Par conclusions de son avocat du 29 septembre 2016, C Z demande à la Cour de recevoir l’appel mais de le dire mal fondé, de le rejeter, de confirmer l’ordonnance entreprise, de condamner les époux X à lui payer la somme de 2 400 euros sur le fondement de l’article 700 du code de procédure civile et de les condamner solidairement aux dépens.

C Z indique produire ses pièces en même temps que ses conclusions et en déduit qu’il n’y a pas lieu à application des dispositions des articles 9 et 132 du code de procédure civile.

Elle explique fonder sa demande sur le trouble excédant les inconvénients normaux du voisinage qui engage la responsabilité des époux X en leur qualité de maîtres d’ouvrage des travaux à l’origine des dégradations de son bien, ajoutant qu’il s’agit d’une responsabilité de plein droit. Elle note d’ailleurs que dans leurs conclusions au fond, les époux
X ne contestaient pas leur responsabilité.

Elle fait valoir que l’ordonnance du 2 août 2016 lui est inopposable car ladite décision n’a pas au principal l’autorité de chose jugée et car elle n’est pas partie au litige ayant donné lieu à cette décision. Elle note au demeurant que le juge des référés a accordé une somme provisionnelle à valoir sur l’indemnisation des préjudices de la société Le
Palais Marocain mais qu’il a seulement retenu que les demandes formulées au titre des appels en garantie étaient prématurées.

Enfin, elle observe que le montant de la provision allouée par le premier juge n’est pas contesté et l’estime fondé au regard du rapport d’expertise.

MOTIFS DE L’ARRET

Sur la provision

Il résulte de l’article 771 alinéa 3 du code de procédure civile que le juge de la mise en état est, jusqu’à son dessaisissement, seul compétent, à l’exclusion de toute autre formation du tribunal, pour accorder une provision au créancier lorsque l’existence de l’obligation n’est pas sérieusement contestable.

Il est de principe que nul ne doit causer à autrui un trouble anormal de voisinage.

La responsabilité des troubles anormaux de voisinage n’est pas subordonnée à l’existence d’une faute mais est une responsabilité objective, sans faute.

A ce titre, la responsabilité du maître de l’ouvrage, qui cause du fait des travaux qu’il fait effectuer un trouble excédant les inconvénients normaux du voisinage, est engagée au vu du principe précité.

En l’espèce, pour justifier de sa demande, C Z produit plusieurs pièces énumérées dans un bordereau de pièces communiquées du 29 septembre 2012, dont le rapport d’expertise judiciaire de Marc Santolini dans le cadre de l’ordonnance du 1er octobre 2013.

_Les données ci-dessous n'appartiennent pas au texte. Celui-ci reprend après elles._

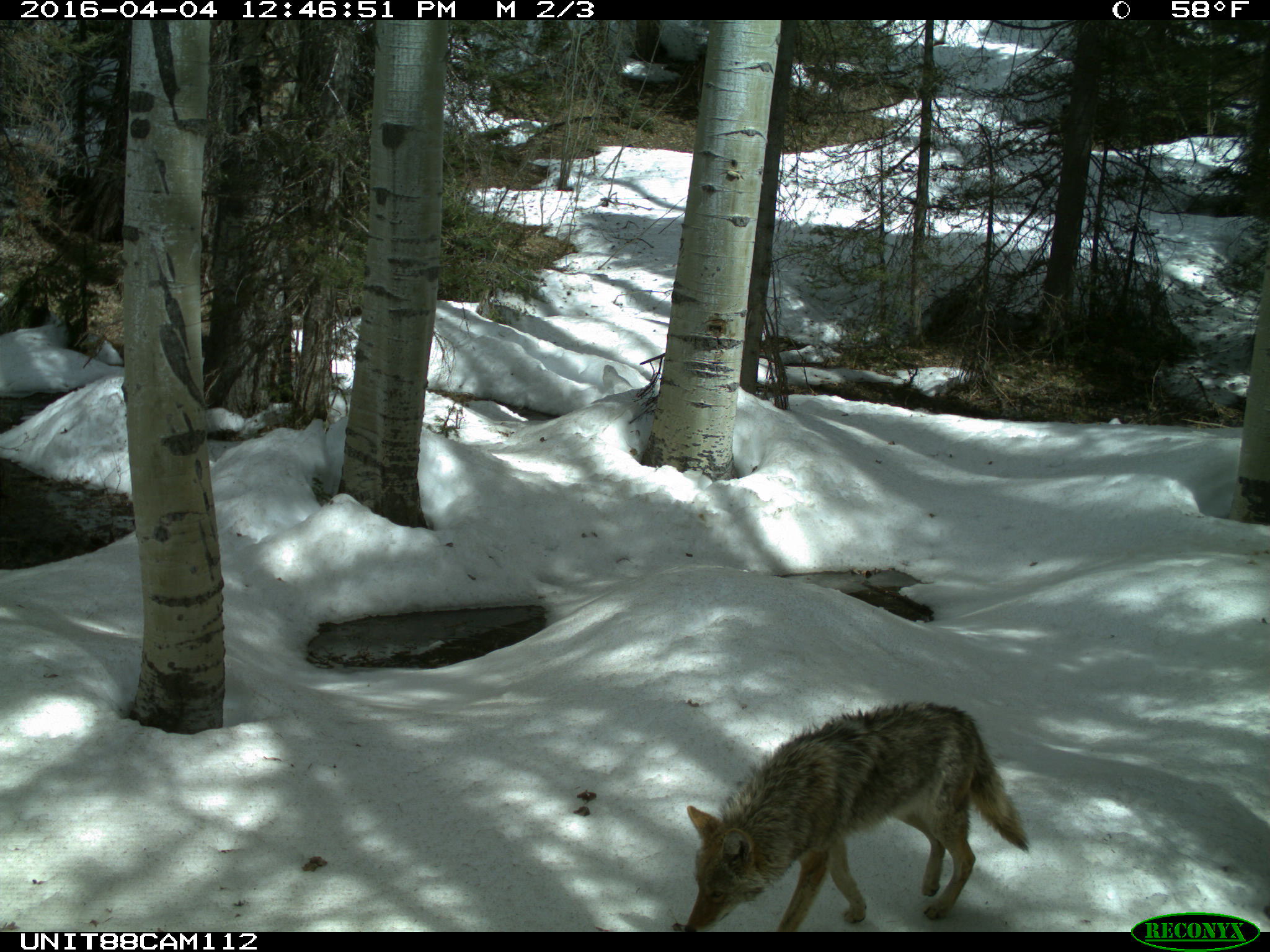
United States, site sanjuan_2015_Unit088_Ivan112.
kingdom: Animalia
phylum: Chordata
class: Mammalia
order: Carnivora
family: Canidae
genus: Canis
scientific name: Canis latrans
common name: coyote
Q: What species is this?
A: Canis latrans (coyote).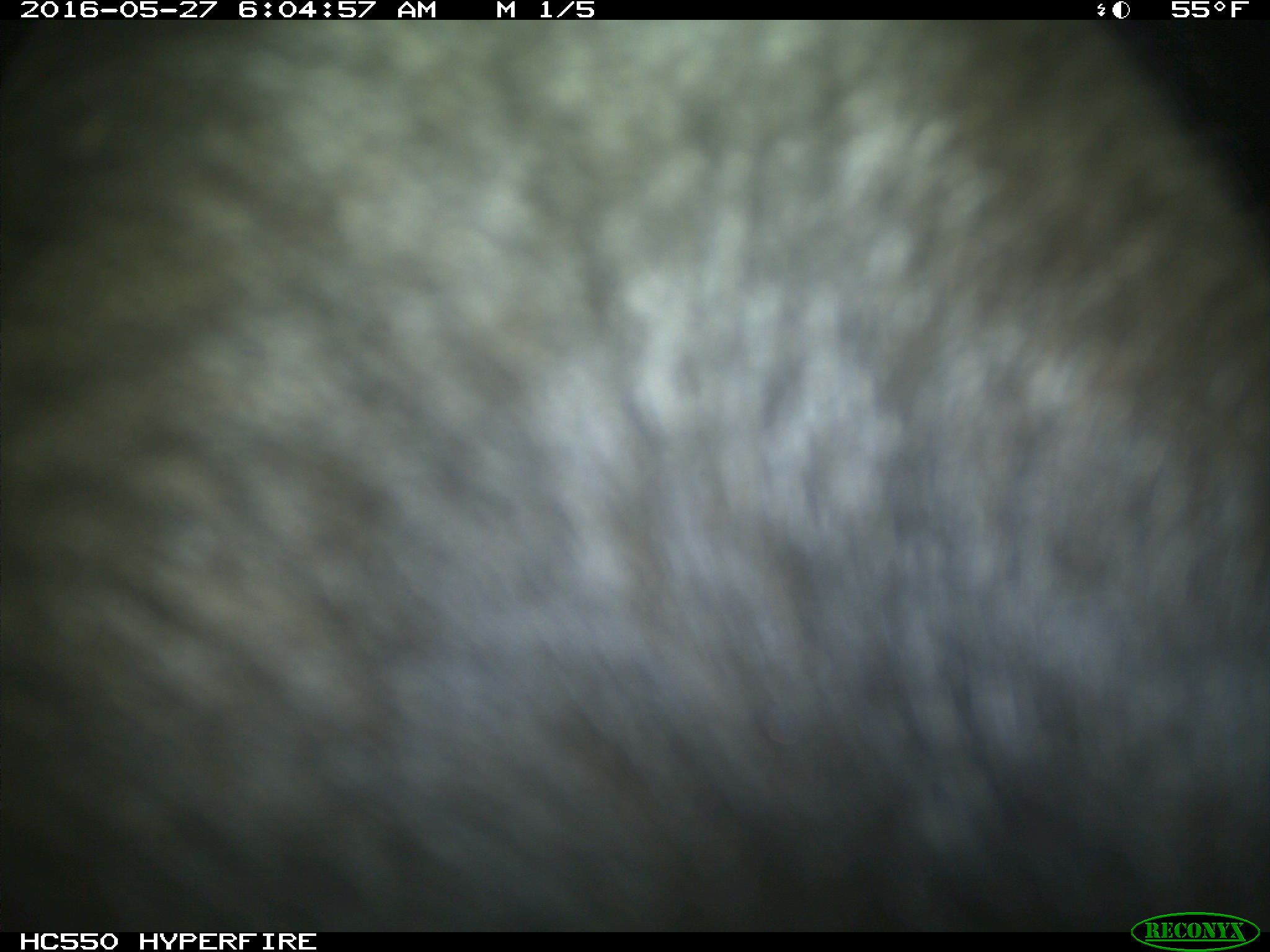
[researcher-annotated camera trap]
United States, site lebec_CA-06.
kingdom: Animalia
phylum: Chordata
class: Mammalia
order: Artiodactyla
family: Bovidae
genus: Bos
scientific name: Bos taurus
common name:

C Z verse ainsi des éléments de preuve au soutien de sa prétention. En l’absence de contestation par les époux X postérieure à la date des conclusions et du bordereau de pièces de
C Z quant à la production et à la communication de ces pièces, celles-ci sont présumées avoir été régulièrement produites aux débats conformément à l’article 132 du code de procédure civile.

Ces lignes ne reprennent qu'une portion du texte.